When summer comes to the Arctic, the tiny plants that feed the ocean's food chain form green blooms in the water. In some Arctic waters, the peak of this bloom has been arriving earlier every year since 1997, a study has found.
The researchers looked at satellite data from 1997 to 2009 showing the Arctic Ocean's concentration of chlorophyll — the green pigment responsible for plants' ability to turn carbon dioxide into sugars for growth.
Ice and clouds can interfere with observations of the ocean's color, acknowledge the researchers in an article in the March 9 issue of the journal Global Change Biology. Of the areas with valid data, 11 percent show a trend toward earlier blooms, while only 1 percent showed later blooms. These locations have a "striking similarity" to the patterns of decrease in early summer sea ice, they write.

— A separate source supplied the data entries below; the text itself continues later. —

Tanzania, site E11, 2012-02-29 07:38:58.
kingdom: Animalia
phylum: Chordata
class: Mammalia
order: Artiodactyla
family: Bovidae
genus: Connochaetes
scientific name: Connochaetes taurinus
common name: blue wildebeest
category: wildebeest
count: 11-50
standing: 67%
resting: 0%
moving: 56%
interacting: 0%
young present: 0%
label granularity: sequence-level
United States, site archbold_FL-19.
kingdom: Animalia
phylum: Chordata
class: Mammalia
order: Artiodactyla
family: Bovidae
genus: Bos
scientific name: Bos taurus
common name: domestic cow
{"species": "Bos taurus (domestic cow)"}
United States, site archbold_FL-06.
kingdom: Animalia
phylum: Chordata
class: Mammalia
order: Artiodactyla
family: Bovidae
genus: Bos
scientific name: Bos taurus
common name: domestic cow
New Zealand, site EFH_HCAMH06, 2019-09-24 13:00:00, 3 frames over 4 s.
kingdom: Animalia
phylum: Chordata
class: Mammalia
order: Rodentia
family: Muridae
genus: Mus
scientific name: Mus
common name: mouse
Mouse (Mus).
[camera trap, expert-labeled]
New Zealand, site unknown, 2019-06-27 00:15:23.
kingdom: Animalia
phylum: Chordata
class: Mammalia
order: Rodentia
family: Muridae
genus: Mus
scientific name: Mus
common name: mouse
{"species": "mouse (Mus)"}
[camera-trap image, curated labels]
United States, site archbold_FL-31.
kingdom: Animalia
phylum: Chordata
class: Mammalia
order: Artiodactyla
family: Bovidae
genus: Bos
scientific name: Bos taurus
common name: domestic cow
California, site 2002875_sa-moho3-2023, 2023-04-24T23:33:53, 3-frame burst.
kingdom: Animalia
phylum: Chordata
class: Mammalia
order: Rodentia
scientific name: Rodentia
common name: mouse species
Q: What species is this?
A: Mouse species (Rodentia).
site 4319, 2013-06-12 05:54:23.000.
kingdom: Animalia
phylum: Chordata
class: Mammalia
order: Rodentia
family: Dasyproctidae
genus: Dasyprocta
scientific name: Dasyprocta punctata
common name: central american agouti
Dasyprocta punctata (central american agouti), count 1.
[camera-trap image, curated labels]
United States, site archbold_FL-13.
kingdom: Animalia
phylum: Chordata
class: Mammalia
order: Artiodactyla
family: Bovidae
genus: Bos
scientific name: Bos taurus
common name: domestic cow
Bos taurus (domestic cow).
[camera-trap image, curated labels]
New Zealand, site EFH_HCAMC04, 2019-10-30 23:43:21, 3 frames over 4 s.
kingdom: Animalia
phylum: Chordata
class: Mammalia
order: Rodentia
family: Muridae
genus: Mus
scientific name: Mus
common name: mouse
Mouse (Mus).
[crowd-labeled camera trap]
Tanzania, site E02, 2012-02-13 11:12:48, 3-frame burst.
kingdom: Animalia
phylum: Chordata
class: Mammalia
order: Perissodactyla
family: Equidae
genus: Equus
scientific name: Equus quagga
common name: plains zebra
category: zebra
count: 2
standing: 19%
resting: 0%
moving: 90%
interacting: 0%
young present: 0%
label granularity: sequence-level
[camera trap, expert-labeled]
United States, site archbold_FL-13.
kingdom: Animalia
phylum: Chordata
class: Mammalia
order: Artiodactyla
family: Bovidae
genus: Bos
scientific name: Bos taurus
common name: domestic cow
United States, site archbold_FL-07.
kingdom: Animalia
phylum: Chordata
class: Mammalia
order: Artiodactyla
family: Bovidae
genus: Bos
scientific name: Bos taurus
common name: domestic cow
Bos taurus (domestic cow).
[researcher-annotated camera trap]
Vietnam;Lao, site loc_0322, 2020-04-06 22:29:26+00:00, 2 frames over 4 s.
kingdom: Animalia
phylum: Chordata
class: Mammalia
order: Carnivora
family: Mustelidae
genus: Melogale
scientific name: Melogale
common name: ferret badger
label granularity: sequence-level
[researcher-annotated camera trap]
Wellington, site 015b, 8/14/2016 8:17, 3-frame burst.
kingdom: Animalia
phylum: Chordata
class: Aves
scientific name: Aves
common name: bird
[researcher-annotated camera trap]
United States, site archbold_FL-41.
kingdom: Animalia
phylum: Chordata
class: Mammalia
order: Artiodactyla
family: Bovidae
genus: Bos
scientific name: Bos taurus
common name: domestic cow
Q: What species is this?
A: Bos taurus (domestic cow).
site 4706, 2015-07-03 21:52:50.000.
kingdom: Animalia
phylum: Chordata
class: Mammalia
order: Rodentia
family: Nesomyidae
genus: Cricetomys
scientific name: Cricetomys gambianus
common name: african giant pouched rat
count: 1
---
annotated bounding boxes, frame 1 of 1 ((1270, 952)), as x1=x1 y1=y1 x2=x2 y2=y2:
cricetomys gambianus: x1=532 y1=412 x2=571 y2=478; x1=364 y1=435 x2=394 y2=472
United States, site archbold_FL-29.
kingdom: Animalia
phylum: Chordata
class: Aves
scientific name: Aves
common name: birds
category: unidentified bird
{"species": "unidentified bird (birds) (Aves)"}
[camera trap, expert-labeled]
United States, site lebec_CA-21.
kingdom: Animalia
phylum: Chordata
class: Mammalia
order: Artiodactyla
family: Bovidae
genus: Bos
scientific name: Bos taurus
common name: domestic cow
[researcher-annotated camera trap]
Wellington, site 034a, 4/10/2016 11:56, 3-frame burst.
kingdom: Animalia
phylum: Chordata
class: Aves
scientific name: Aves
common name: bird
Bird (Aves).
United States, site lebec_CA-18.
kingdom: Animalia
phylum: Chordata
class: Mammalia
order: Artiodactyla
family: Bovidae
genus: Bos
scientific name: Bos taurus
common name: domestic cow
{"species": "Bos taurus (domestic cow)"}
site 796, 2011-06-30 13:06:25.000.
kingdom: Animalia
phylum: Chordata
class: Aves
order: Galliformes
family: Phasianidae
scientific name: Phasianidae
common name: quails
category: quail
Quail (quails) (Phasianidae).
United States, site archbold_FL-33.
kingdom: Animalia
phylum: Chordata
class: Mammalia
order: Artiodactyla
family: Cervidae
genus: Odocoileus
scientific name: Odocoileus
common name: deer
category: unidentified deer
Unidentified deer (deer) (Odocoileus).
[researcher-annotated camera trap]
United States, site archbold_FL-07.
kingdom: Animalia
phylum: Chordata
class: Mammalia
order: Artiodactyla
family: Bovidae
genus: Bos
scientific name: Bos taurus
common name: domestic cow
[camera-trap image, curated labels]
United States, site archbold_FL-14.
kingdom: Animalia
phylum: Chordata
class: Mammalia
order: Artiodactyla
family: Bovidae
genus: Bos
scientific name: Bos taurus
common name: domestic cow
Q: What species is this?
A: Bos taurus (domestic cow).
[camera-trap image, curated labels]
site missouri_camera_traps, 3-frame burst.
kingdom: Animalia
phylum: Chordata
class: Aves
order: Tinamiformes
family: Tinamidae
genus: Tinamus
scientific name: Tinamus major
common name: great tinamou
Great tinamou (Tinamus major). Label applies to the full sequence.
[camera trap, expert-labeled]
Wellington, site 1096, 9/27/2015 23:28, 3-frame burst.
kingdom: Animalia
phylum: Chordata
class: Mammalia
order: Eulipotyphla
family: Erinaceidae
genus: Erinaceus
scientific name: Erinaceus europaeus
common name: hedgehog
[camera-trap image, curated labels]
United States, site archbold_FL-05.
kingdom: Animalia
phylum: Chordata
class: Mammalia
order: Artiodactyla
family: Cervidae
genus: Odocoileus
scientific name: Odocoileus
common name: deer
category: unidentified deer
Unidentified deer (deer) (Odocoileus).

In some areas, the change was quite dramatic. For example, in the Baffin Sea, southwest of Greenland, the peak bloom moved from September to early July.
Phytoplankton is crucial to the marine ecosystem, because it forms the base of the food chain. The creatures that eat the tiny plants, including fish and tiny animals called zooplankton, have adapted to make the most of these blooms.
It’s not clear if they are able to sync up with the earlier blooms and avoid disruptions to critical life stages, such as egg hatching and larvae development, according to lead study author Mati Kahru, a research oceanographer in the Integrative Oceanography Division at the Scripps Institution of Oceanography in California.
"The spring bloom provides a major source of food for zooplankton, fish and bottom-dwelling animals," Kahru said. "The advancement of the bloom time may have consequences for the Arctic ecosystem."